Assessing the functional characteristics of synonymous and nonsynonymous mutation candidates by use of large DNA constructs.

As we identify more and more genetic changes, either through mutation studies or population screens, we need powerful tools to study their potential molecular effects. With these tools, we can begin to understand the contributions of genetic variations to the wide range of human phenotypes. We used our catalogue of molecular changes in patients with carbamyl phosphate synthetase I (CPSI) deficiency to develop such a system for use in eukaryotic cells. We developed the tools and methods for rapidly modifying bacterial artificial chromosomes (BACs) for eukaryotic episomal replication, marker expression, and selection and then applied this protocol to a BAC containing the entire CPSI gene. Although this CPSI BAC construct was suitable for studying nonsynonymous mutations, potential splicing defects, and promoter variations, our focus was on studying potential splicing and RNA-processing defects to validate this system. In this article, we describe the construction of this system and subsequently examine the mechanism of four putative splicing mutations in patients deficient in CPSI. Using this model, we also demonstrate the reversible role of nonsense-mediated decay in all four mutations, using small interfering RNA knockdown of hUPF2. Furthermore, we were able to locate cryptic splicing sites for the two intronic mutations. This BAC-based system permits expression studies in the absence of patient RNA or tissues with relevant gene expression and provides experimental flexibility not available in genomic DNA or plasmid constructs. Our splicing and RNA degradation data demonstrate the advantages of using whole-gene constructs to study the effects of sequence variation on gene expression and function.

The frequent observation of evidence for nonsense-mediated decay in RNA from patients with carbamyl phosphate synthetase I deficiency.

CPSI deficiency is an inborn error of metabolism caused by mutations in the first, rate-determining enzyme of the urea cycle. Our mutation detection data from this disorder suggest that a significant number of mutant alleles cause RNA instability, most likely through the nonsense-mediated decay pathway. We identified 26 non-consanguinous CPSID patients with an available RNA source (liver tissue or cell line) and screened both genomic DNA and RNA for the identification and classification of mutations. Out of 52 total alleles screened from these patients, 21 (40%) have strong evidence for RNA processing mutations demonstrated by absent/minimal heterozygosity in patient cDNA sequences despite heterozygous genomic changes. These 21 alleles are a heterogenous group primarily composed of splicing defects and frameshifts that form premature termination codons which should subsequently elicit the nonsense-mediated decay pathway. This study provides evidence for the high prevalence of RNA instability mutations in genetic disease and underscores the importance of accounting for them in mutation-screening strategies.
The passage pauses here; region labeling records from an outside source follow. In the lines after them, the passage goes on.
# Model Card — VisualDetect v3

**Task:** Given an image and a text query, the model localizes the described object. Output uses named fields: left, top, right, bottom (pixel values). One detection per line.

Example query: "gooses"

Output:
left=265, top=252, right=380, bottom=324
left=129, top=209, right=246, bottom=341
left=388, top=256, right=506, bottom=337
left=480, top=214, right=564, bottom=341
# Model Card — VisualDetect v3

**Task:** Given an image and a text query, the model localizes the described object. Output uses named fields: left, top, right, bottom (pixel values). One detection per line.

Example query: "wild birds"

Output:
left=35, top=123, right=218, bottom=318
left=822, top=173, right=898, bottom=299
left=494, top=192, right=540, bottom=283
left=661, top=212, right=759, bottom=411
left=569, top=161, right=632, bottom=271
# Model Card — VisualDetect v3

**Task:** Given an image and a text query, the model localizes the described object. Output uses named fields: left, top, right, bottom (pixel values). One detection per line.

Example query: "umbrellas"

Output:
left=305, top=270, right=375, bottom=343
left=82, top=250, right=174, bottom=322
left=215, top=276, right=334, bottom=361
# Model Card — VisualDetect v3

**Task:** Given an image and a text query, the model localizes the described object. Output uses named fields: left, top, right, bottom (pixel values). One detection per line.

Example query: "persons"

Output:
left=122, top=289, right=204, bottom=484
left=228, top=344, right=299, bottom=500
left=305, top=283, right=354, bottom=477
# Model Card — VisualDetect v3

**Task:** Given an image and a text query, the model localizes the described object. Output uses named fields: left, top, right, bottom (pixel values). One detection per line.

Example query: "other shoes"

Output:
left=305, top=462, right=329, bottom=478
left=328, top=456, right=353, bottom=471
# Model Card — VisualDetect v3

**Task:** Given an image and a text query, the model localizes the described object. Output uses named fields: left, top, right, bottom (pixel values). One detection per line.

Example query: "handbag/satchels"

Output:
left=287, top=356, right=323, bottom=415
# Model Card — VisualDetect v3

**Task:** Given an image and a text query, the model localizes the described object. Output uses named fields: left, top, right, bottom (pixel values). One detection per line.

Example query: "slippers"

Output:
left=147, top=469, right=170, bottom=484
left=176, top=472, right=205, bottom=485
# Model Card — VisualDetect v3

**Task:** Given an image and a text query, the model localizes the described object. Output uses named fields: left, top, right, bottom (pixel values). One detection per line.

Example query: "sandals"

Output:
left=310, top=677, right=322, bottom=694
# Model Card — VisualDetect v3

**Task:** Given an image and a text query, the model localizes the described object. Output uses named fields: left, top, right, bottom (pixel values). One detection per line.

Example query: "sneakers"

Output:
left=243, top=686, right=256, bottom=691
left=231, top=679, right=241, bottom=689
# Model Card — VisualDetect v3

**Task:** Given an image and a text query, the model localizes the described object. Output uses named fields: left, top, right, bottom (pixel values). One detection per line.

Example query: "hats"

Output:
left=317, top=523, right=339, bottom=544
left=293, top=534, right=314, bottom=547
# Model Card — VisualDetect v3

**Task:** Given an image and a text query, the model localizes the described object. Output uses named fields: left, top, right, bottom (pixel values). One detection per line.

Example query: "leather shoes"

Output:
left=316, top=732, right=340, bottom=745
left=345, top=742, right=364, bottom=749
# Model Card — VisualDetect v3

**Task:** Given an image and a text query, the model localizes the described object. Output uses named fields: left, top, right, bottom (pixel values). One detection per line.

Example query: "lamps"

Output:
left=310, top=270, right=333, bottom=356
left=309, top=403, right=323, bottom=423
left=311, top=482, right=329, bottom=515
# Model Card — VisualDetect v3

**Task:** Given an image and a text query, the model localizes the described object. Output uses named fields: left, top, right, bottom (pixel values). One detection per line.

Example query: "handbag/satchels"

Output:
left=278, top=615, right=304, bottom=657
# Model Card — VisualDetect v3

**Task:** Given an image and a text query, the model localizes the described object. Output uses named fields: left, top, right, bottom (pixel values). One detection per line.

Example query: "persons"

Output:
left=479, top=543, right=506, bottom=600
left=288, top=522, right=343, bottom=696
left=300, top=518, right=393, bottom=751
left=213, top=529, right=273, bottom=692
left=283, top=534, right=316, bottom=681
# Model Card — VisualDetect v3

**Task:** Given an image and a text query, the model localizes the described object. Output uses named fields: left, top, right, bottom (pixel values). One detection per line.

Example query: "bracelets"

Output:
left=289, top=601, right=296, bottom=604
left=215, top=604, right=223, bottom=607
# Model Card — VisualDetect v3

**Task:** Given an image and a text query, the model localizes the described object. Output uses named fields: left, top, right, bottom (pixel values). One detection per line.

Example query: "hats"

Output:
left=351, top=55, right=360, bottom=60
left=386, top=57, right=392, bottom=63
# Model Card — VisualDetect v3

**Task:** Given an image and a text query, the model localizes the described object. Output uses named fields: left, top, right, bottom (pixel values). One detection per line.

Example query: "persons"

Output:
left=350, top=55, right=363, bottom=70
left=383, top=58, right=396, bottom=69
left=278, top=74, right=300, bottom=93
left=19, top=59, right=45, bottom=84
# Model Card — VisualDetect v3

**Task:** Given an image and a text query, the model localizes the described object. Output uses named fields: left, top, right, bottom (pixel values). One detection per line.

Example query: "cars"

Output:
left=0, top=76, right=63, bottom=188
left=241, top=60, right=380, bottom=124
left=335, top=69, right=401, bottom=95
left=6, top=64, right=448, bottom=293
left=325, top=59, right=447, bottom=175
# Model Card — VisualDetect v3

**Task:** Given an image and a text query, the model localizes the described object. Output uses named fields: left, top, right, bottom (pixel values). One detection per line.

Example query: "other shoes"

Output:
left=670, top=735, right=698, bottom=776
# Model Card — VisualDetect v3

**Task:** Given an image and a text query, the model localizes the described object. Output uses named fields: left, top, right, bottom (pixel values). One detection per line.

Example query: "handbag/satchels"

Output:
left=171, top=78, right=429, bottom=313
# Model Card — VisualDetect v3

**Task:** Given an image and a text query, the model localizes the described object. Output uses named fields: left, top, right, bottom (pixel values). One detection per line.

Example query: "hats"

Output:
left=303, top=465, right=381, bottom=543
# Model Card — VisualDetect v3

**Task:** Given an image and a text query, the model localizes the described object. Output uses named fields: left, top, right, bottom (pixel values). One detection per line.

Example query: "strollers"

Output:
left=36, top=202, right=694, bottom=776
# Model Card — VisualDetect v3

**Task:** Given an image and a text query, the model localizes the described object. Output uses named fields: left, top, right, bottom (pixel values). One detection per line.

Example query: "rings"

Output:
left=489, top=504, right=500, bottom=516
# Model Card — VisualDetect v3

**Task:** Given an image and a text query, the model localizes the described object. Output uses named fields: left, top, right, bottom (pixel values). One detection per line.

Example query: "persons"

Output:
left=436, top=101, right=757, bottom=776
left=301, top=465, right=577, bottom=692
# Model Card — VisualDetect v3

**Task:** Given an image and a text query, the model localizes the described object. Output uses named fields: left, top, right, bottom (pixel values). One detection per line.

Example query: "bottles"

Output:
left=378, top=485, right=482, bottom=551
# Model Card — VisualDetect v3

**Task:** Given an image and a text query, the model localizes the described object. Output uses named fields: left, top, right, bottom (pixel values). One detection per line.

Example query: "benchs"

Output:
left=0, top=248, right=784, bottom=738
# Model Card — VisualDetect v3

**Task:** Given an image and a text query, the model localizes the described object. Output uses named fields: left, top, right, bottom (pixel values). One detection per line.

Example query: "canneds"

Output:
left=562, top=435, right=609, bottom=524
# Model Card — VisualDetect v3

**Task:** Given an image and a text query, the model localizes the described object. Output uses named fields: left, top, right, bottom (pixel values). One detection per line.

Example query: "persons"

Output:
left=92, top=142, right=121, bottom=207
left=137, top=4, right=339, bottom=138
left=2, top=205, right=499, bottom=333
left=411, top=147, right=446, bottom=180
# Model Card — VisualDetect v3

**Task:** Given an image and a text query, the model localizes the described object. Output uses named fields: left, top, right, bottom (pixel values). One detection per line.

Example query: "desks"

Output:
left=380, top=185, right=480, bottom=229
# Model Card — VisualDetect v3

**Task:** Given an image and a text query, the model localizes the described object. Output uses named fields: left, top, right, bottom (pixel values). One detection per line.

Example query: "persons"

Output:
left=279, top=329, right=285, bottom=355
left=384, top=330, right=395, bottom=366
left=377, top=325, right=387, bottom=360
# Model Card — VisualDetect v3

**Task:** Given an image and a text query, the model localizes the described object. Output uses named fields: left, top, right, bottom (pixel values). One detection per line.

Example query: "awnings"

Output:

Characterization of genomic structure and polymorphisms in the human carbamyl phosphate synthetase I gene.

Human carbamyl phosphate synthetase I (CPSI) is an essential hepatic enzyme that initiates the urea cycle. Deficiency of this enzyme usually results in lethal hyperammonemia. CPSI is encoded by the CPSI gene located on chromosome 2q35. In the present study, we report the coding sequence and define the intron-exon structure of the human CPSI gene. These data are compared to the previously defined rat CPSI gene structure. This work was generated from direct sequence determination of human genomic DNA (35 introns) and comparison to public domain sequence of anonymous BACs (2 introns). The human CPSI gene spans >120kb of genomic DNA. CPSI has 38 exons and 37 introns, and all adhere to the consensus splicing sequences. Comparison of the human and rat CPSI genes reveals that the nucleotide sequences, amino acid sequences, and intron-exon organizations are highly similar. We report the primers and conditions for screening the human CPSI exonic and bordering intronic sequences. We also screened 100 individuals for polymorphisms in the human CPSI gene and identified 14 polymorphisms in the CPSI message. The knowledge of the CPSI gene structure and the 14 polymorphisms presented in this study will greatly facilitate future molecular studies involving the CPSI gene and the enzyme it encodes.